◆ **Required task**
Retype the listing without any changes, starting at the line that contains "What is the distance" and continuing through the last line of the listing.

◆ ◆ ◆ ◆ ◆ ◆ ◆

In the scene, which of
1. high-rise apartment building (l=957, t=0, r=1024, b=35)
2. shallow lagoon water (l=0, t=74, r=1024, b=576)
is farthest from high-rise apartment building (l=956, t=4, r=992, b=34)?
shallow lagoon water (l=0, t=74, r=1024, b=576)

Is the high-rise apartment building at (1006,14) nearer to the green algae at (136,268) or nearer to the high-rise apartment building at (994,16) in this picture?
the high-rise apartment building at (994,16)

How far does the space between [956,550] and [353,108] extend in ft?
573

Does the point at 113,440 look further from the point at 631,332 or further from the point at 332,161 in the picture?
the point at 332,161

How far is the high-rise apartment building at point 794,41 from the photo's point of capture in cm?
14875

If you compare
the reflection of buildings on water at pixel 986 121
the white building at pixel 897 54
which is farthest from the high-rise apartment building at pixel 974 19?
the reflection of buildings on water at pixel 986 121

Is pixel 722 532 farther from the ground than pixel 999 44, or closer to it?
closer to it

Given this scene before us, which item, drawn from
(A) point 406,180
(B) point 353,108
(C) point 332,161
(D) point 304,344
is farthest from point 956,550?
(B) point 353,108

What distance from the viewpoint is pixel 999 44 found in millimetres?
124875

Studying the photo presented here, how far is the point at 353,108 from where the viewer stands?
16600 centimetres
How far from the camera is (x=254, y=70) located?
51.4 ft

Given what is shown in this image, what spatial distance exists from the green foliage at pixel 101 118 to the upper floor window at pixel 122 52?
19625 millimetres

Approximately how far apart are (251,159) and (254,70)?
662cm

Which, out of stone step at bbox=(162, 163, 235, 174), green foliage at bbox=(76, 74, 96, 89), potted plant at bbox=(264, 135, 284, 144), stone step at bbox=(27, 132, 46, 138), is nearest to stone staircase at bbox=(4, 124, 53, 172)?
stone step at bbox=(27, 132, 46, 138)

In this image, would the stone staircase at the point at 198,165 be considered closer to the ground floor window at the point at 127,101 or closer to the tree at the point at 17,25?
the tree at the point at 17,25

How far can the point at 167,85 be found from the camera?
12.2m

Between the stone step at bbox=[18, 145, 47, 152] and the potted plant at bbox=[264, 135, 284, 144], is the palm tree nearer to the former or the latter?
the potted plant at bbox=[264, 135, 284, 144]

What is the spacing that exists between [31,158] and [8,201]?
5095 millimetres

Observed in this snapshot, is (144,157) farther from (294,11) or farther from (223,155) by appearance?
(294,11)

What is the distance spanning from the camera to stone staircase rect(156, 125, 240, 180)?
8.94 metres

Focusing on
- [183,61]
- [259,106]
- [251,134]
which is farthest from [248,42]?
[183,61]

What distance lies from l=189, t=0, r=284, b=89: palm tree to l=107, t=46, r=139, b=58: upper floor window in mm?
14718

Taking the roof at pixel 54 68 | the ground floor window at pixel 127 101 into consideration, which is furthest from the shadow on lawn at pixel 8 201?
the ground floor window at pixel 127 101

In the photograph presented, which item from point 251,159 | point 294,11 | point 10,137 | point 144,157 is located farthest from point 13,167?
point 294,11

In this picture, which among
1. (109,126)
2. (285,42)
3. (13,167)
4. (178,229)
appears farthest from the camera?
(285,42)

◆ ◆ ◆ ◆ ◆ ◆ ◆

◆ **Written response**
What is the distance spanning from the camera to stone staircase rect(156, 125, 240, 180)?
8.94 metres

Focusing on
- [183,61]
- [259,106]
- [251,134]
which is farthest from [248,42]?
[183,61]

What distance lies from l=189, t=0, r=284, b=89: palm tree to l=107, t=46, r=139, b=58: upper floor window in mm?
14718

Taking the roof at pixel 54 68 | the ground floor window at pixel 127 101 into consideration, which is furthest from the shadow on lawn at pixel 8 201?
the ground floor window at pixel 127 101

In the photograph presented, which item from point 251,159 | point 294,11 | point 10,137 | point 144,157 is located farthest from point 13,167?
point 294,11

In this picture, which among
1. (109,126)
2. (285,42)
3. (13,167)
4. (178,229)
appears farthest from the camera?
(285,42)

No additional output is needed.